Request ->
In the items below, change every "blazer lapel" to "jacket lapel" and write them out again with nothing else altered, leaving out the pictures.
── Exercise material
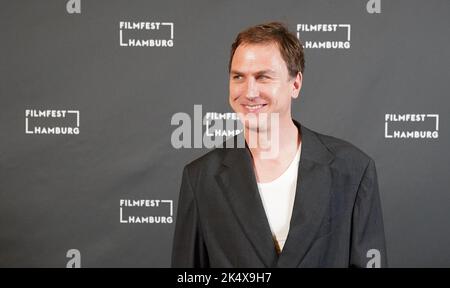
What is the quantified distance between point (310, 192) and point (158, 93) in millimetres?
896

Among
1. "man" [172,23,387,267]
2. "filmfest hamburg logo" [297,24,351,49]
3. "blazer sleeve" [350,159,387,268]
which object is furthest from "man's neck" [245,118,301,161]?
"filmfest hamburg logo" [297,24,351,49]

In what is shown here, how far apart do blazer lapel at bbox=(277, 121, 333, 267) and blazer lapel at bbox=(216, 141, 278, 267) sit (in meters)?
0.08

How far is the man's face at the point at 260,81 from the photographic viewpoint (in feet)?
5.83

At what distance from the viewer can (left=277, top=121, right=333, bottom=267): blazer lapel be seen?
179cm

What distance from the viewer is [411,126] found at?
236 centimetres

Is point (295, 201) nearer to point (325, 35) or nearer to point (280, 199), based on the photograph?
point (280, 199)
────
Solution to this exercise ->
What is the quantified distance between point (310, 192) and point (158, 93) in millimetres?
896

Among
1. "man" [172,23,387,267]
2. "filmfest hamburg logo" [297,24,351,49]
3. "blazer sleeve" [350,159,387,268]
which object is furthest from "man's neck" [245,118,301,161]?
"filmfest hamburg logo" [297,24,351,49]

In what is shown here, how far apart do jacket lapel at bbox=(277, 121, 333, 267) and jacket lapel at bbox=(216, 141, 278, 267) sit (in meters)?
0.08

How far is the man's face at the point at 260,81 from the photographic viewpoint (in feet)?
5.83

At what distance from the viewer can (left=277, top=121, right=333, bottom=267): jacket lapel be seen?
179cm

What distance from the viewer is [411,126] found at?
236 centimetres

Is point (295, 201) nearer to point (325, 35) or nearer to point (280, 199), based on the photograph?
point (280, 199)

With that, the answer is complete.